# START OF EXCERPTED TEXT

Sisters Mirror Lake. A surprising lack of mosquitoes meant going for a swim!

South Sisters! The only volcano in the Cascades that I’ve climbed. Twice.

Are those storm clouds? I hope no one is on that mountain.

Obsidian Falls.

A creek. That might have a name. I don’t know what that name might be.

Sunset! Washington, Jefferson, and Three Fingered Jack.

A lake that the trail goes by.

Day 97: Miles 1,979.2-2,010.6

Shower day! I haven’t taken a shower since California, in Seiad Valley. I’m smelly and I want to be less so.

With only 16 miles to go before Big Lake youth camp, I go as fast as my aching feet will let me. Ninety miles in two days, wearing sandals, will do that to feet.

I miss my mom. We’ve hiked from here to Timberline in sections, and it feels like I’m walking through memories. Oh, we grabbed lunch under that tree. Oh, there’s that creepy pond we slept at. It’s surreal and wonderful.

Looking behind at the Three Sisters. Last time I was here, they were shrouded in smoke.

I check my Garmin as I climb up a lava field. A new message awaits me: see you at Big Lake. This elicits a shout that wakes no one in this barren wasteland. My mom and dad are meeting me there!

I go faster than I should over the difficult terrain. What happenstance! I get to the cutoff trail and find the hiker tent. A brief message alerts them that I’m there, then I plug in my phone and battery, and wait.

Lava fields on lava fields on lava fields. My feet hurt.

They appear not ten minutes later, carrying sodas, a mocha, and pastries all for me. I don’t cry but there are tears in my soul. I don’t deserve this, and yet here it is.

We chat as I do my chores. I rip open my package I sent here. Too much food, of course. I lay out my damp gear and let it dry in the sun. Life is good.

After a few hours of talking, letting my phone recharge, and showing, I convince my mom to hike with me from there to the Santiam Pass, about five miles. We also convince my dad to go get us pizza and beer while we do this. They agree, and my dad also takes my pack so I can hike briefly without it.

Pictured, left to right: Beer, pizza, my mom’s derpy face.

My mom and I hike and talk about the hikes we’ve done. I’m so happy they showed up today and I am sure to let them know.

When we reach the parking lot my dad is waiting with pizza. We devour it, and before I’m ready it is time for both parties to move on. We hug and say goodbye. I’ll see them again at Cascade Locks in four days, but it’s hard saying bye.

I hike 9.5 miles to a pond, passing by Three Fingered Jack in the process. I’ve camped here before, with my mom. I laugh. The first place I ever camped on a backpacking trip and now here I am, 2,000 miles later and I’m back.

Did I mention I’ve hiked 2,000 miles??

I think about how far I’ve come for the rest of the night, dreams of Timberline Lodge on my mind.

Day 98: Miles 2,010.6-2,049.2

I don’t get up to my alarms. After staying up till about 1 a.m. watching a movie on my phone, I feel exhausted. I was hyped on caffeinated soda, so I couldn’t sleep.

# END OF EXCERPTED TEXT
# START OF DATA ENTRIES

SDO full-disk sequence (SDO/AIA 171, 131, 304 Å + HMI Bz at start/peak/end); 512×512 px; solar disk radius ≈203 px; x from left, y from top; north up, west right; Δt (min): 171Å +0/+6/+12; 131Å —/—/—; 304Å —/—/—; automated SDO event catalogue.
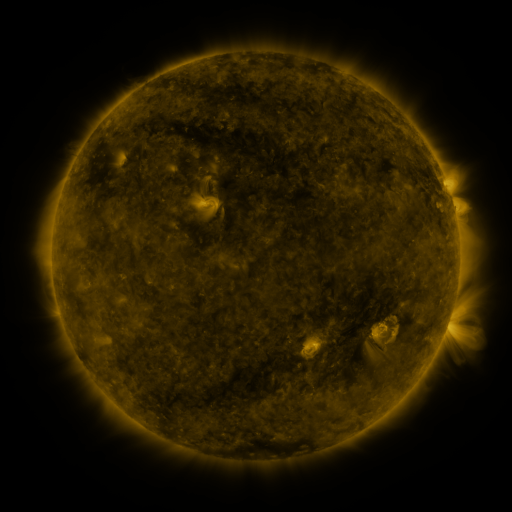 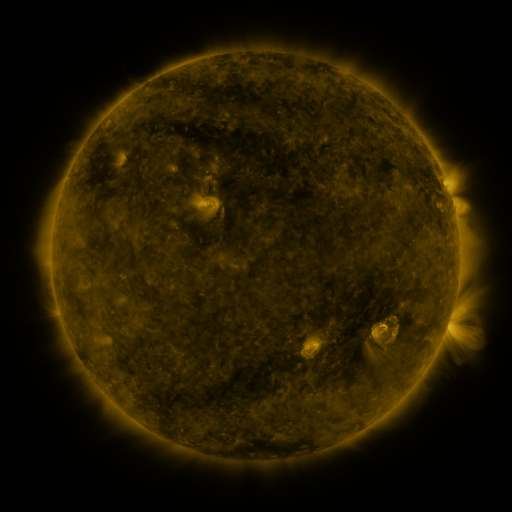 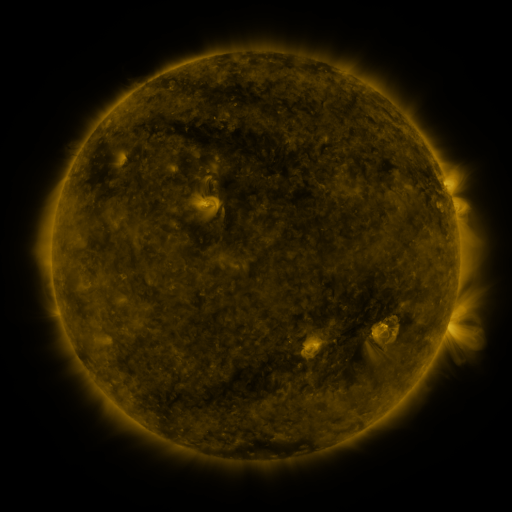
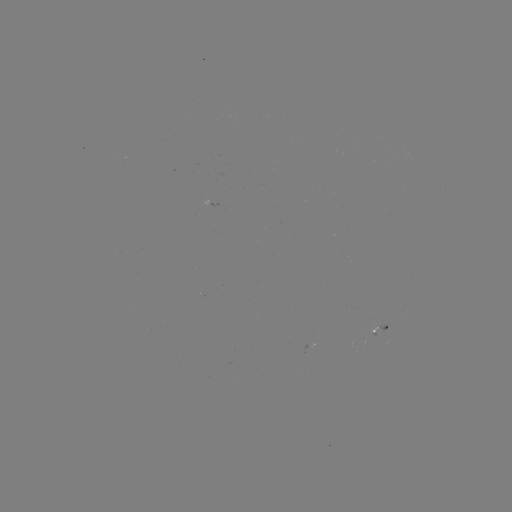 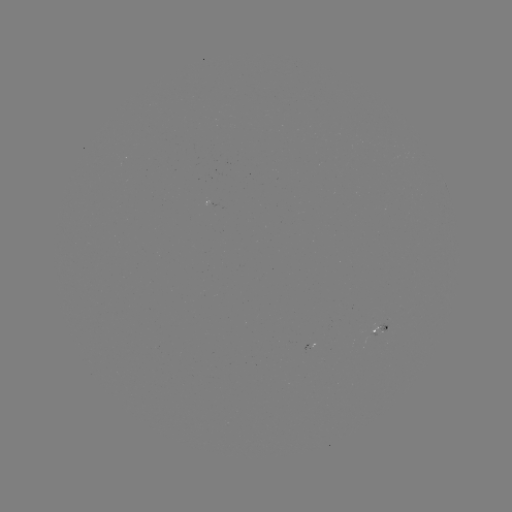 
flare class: B1.2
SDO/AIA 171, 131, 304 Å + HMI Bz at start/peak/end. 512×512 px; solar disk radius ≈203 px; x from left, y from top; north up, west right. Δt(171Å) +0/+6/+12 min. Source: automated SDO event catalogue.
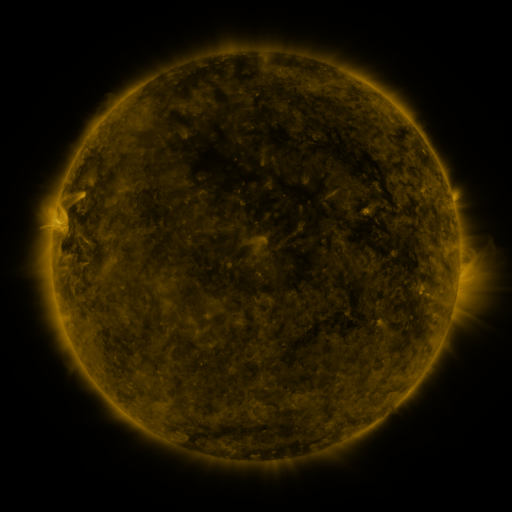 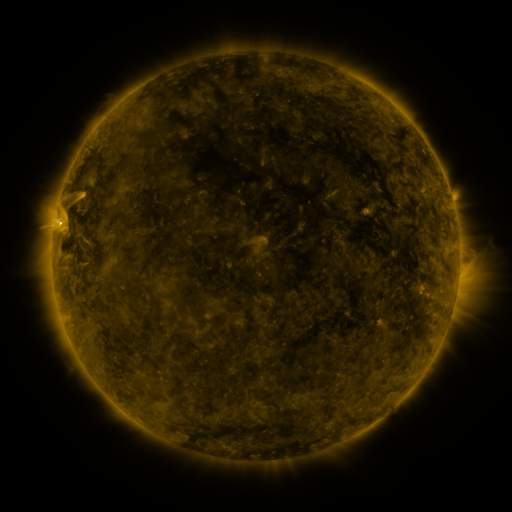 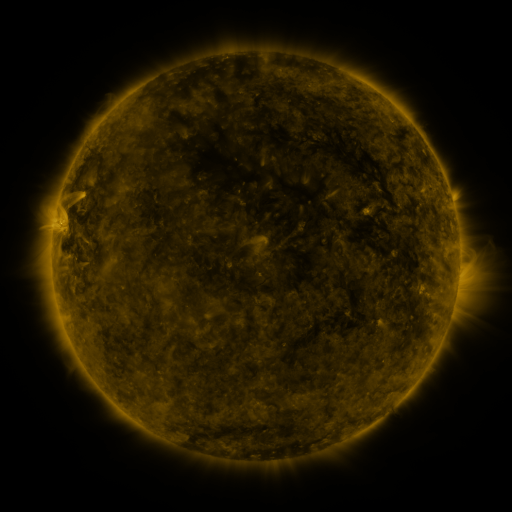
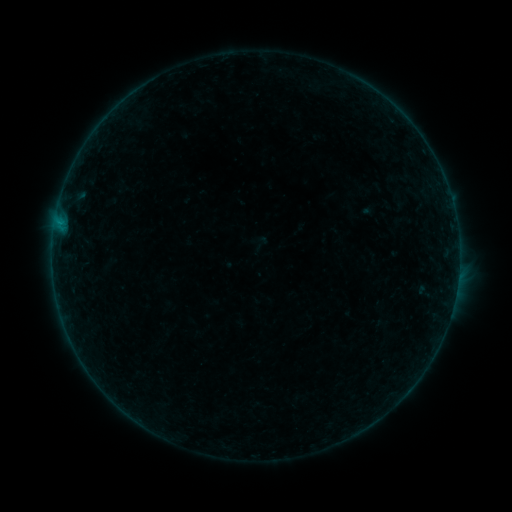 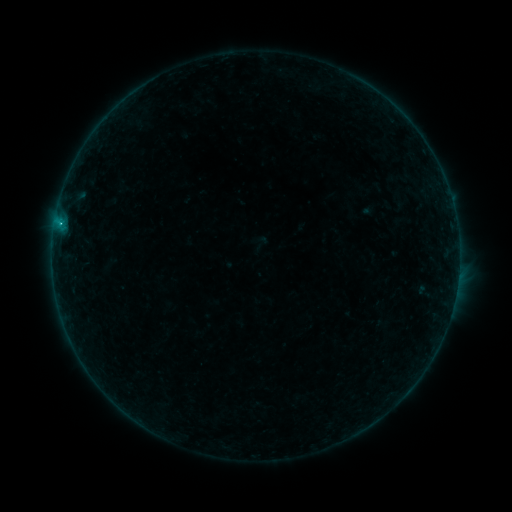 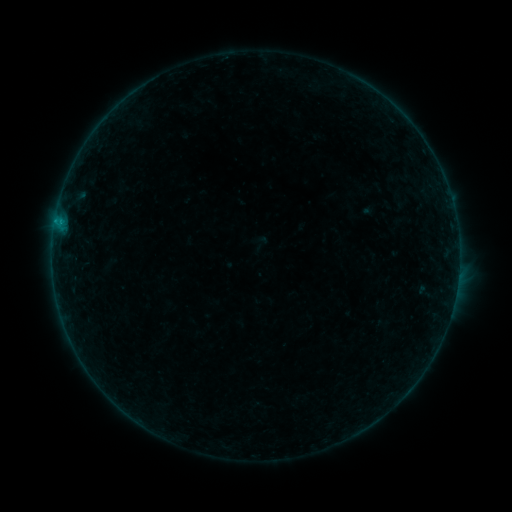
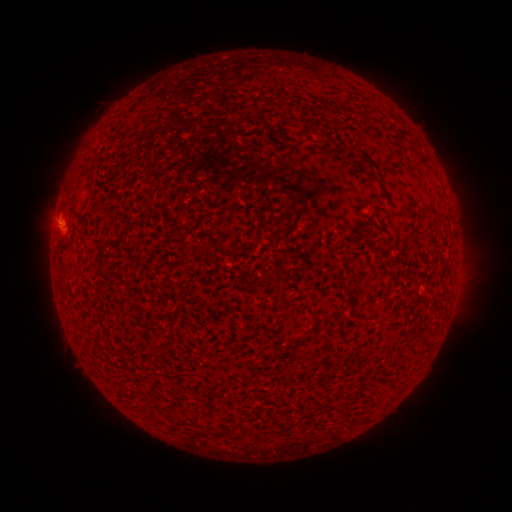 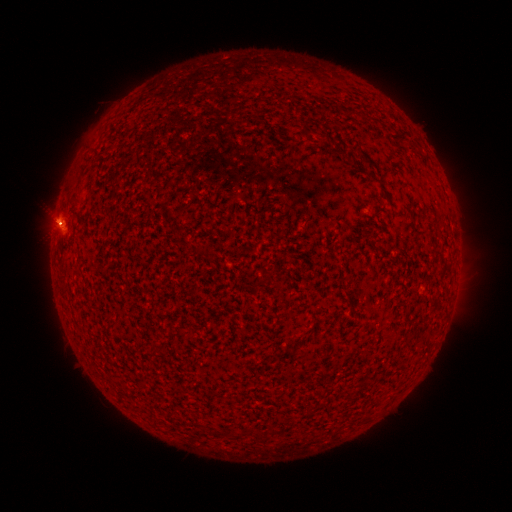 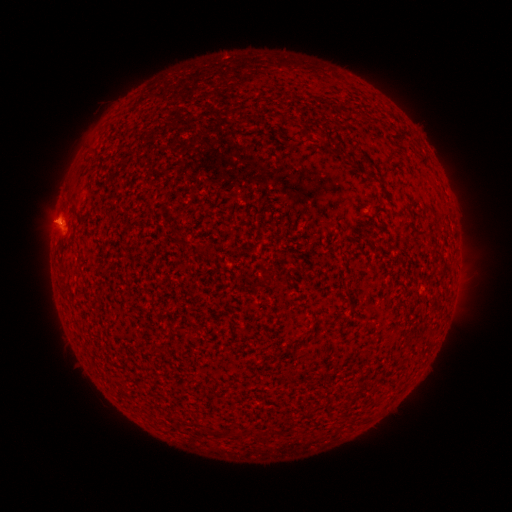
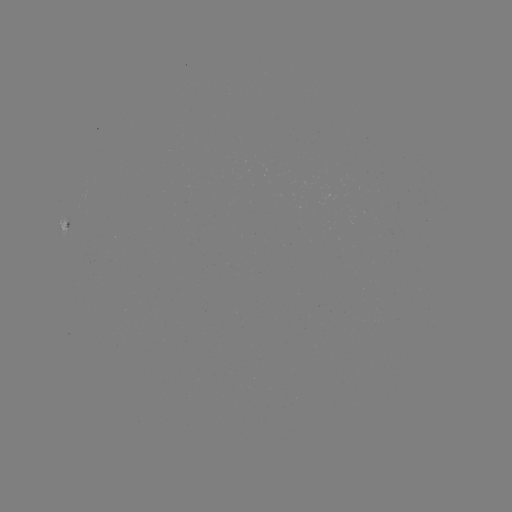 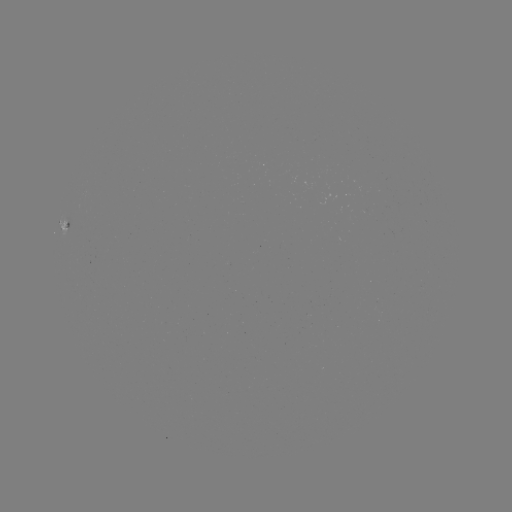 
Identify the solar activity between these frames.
B8.7 flare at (60, 222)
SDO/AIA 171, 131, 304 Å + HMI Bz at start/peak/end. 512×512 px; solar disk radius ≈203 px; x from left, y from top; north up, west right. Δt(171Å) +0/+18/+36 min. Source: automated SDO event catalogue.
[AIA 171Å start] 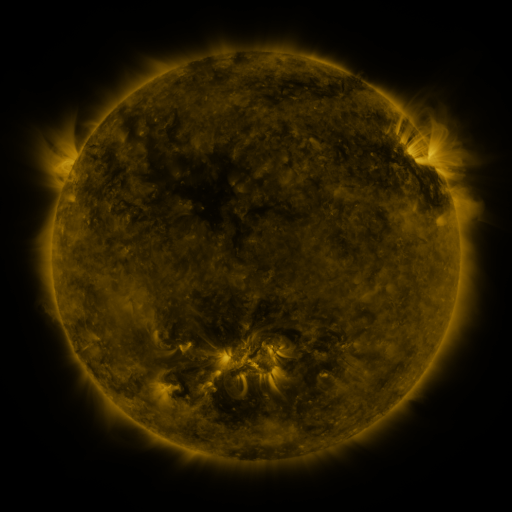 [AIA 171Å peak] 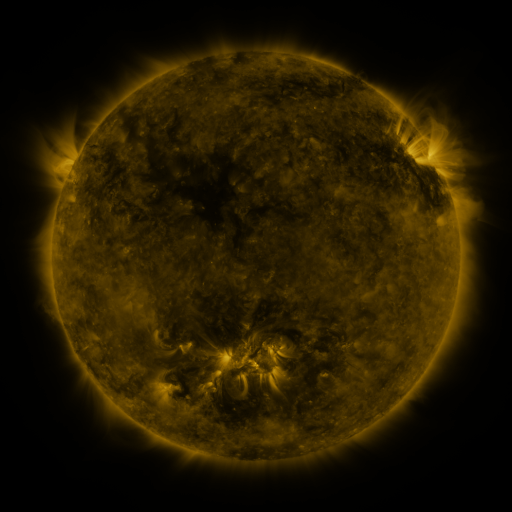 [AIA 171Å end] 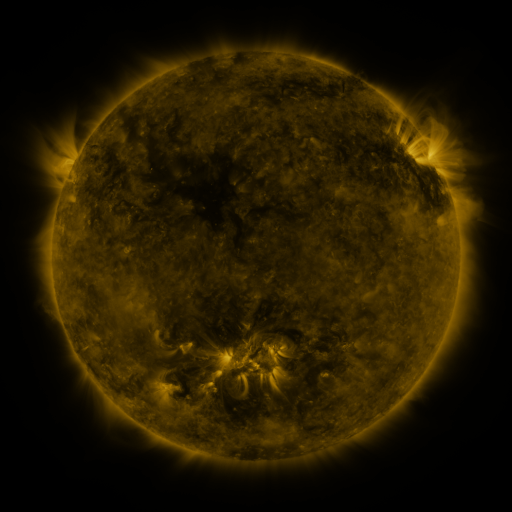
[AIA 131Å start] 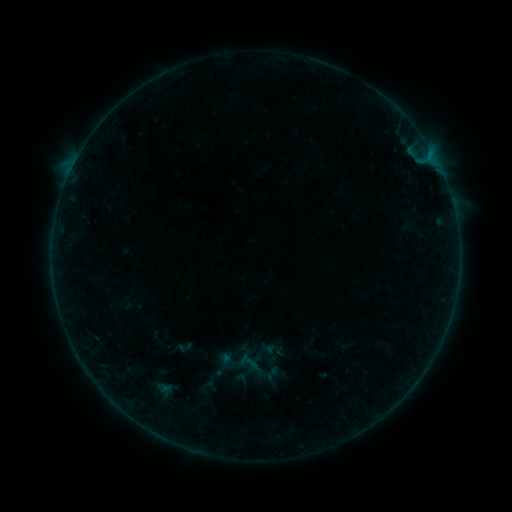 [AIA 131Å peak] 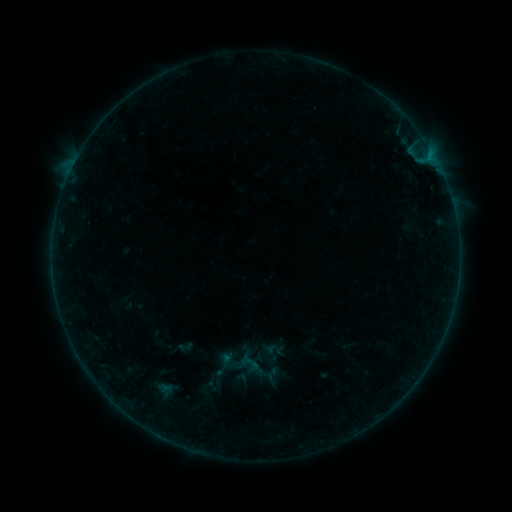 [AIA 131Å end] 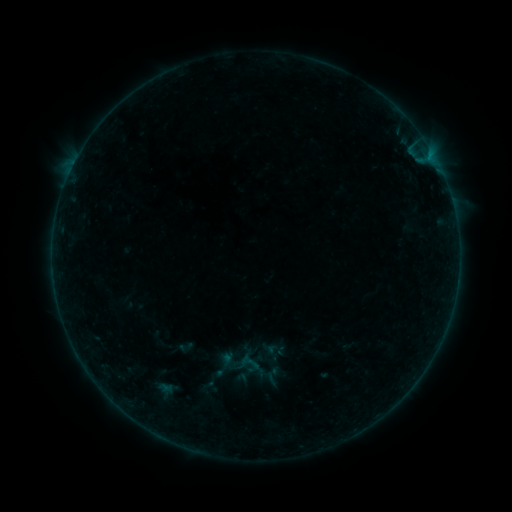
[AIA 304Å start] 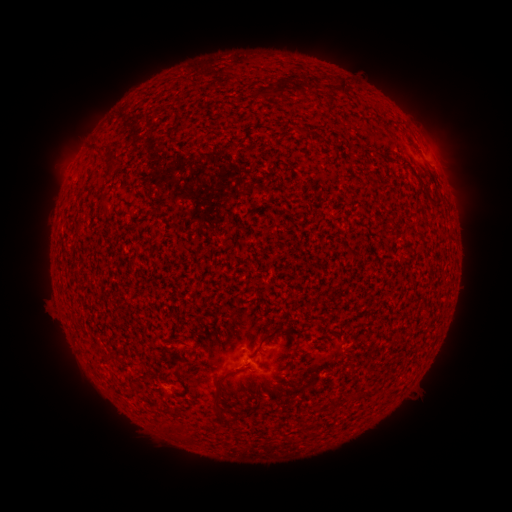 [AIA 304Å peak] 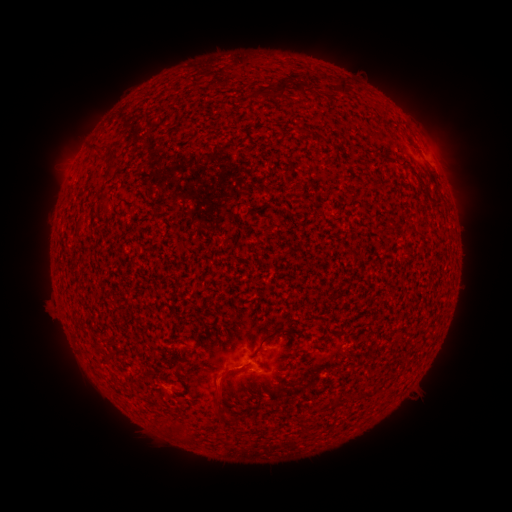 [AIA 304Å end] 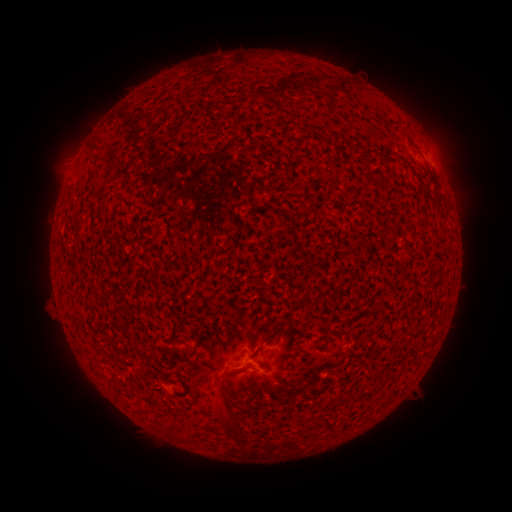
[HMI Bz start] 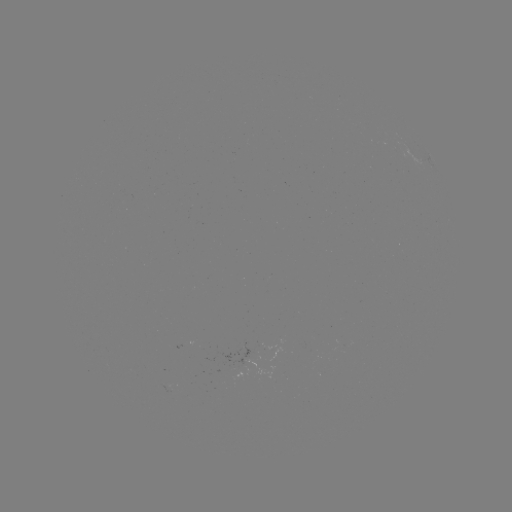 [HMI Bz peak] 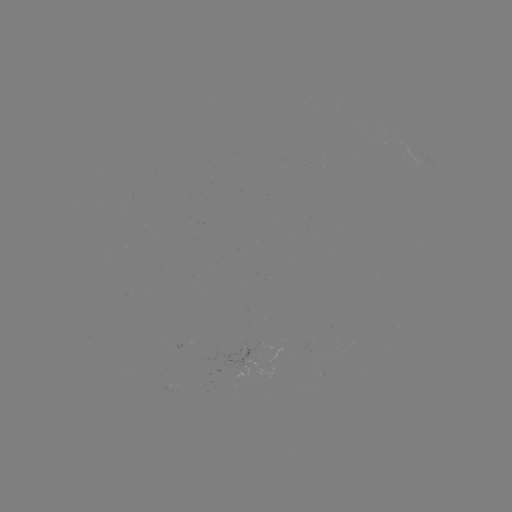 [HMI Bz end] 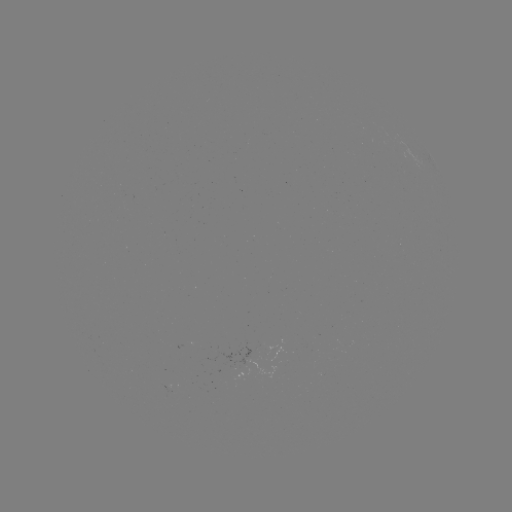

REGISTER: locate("eruption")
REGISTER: (222, 388)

# END OF DATA ENTRIES

*TASK LIST*:
1: For each statement, say yes or no depending on whether it agrees with the trail journal, and quote the deciding words from it. (a) The writer's last shower before Day 97 was in Seiad Valley. (b) The writer's dad hiked to the Santiam Pass with the writer and the writer's mom. (c) The writer went to bed early on the night after Day 97.
2: Please write out, word for word, the part of the trail journal that begins at the words "Obsidian Falls." and stops after "that to feet.".
Answer from the trail journal alone, not from the entries.

*ANSWERS BY TASK*:
1:
(a) Yes: "I haven’t taken a shower since California, in Seiad Valley."
(b) No: "We also convince my dad to go get us pizza and beer while we do this."
(c) No: "After staying up till about 1 a.m. watching a movie on my phone, I feel exhausted."

2:
Obsidian Falls.

A creek. That might have a name. I don’t know what that name might be.

Sunset! Washington, Jefferson, and Three Fingered Jack.

A lake that the trail goes by.

Day 97: Miles 1,979.2-2,010.6

Shower day! I haven’t taken a shower since California, in Seiad Valley. I’m smelly and I want to be less so.

With only 16 miles to go before Big Lake youth camp, I go as fast as my aching feet will let me. Ninety miles in two days, wearing sandals, will do that to feet.